Nasty is a compliment. It’s what he called Freeland after she stood up to him in the last trade negotiations.
It’s also pretty funny from a guy who jails children, threatens others constantly, abuses power, and makes enemies just by breathing. I actually think in his head “nasty” really just means “won’t simply bend over for me”.
This is it, anything but his way is unfair. Same for most of the right.
Let’s show lil’ don how nasty we can be.
Breaking out the Geneva Checklist?
Canada will be waiting! Elbows up!
Elbows up is Canada’s new official stance on US relations.
Out of the loop - what doe elbows up mean / refer to?
In hockey “elbows up” is a sign a player would like to fight. In this context Canadians are telling America if you want to start a trade war and question our sovereignty, we are gonna put up a fight instead of just bending over.

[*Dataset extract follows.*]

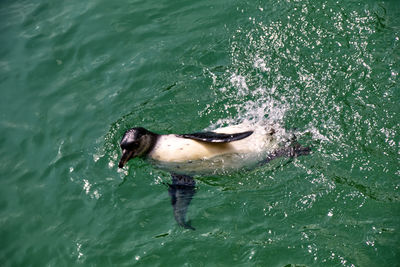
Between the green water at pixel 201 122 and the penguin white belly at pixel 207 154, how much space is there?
23cm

Gotcha! Best of luck to Canada if push comes to shove. As a 'murican I’d like to think my countrymen and especially our military whose loyalty is sworn to the constitution, not to the president, would resist the fuck out of an order to invade Canada, but so far we don’t seem to have much of a spine.
Idk what all I can do to help from inside the dumpster fire, but I’ll throw a wrench in the gears on this side whenever the opportunity presents.
…this is all just so fucking stupid >_<
Please protect your elbows while you’re putting us in our place. I recommend elbow pads:
I know I’m asking a lot, but can anyone compile the list of everyone that Trump has called “nasty”? Because I feel like we’re in really good company.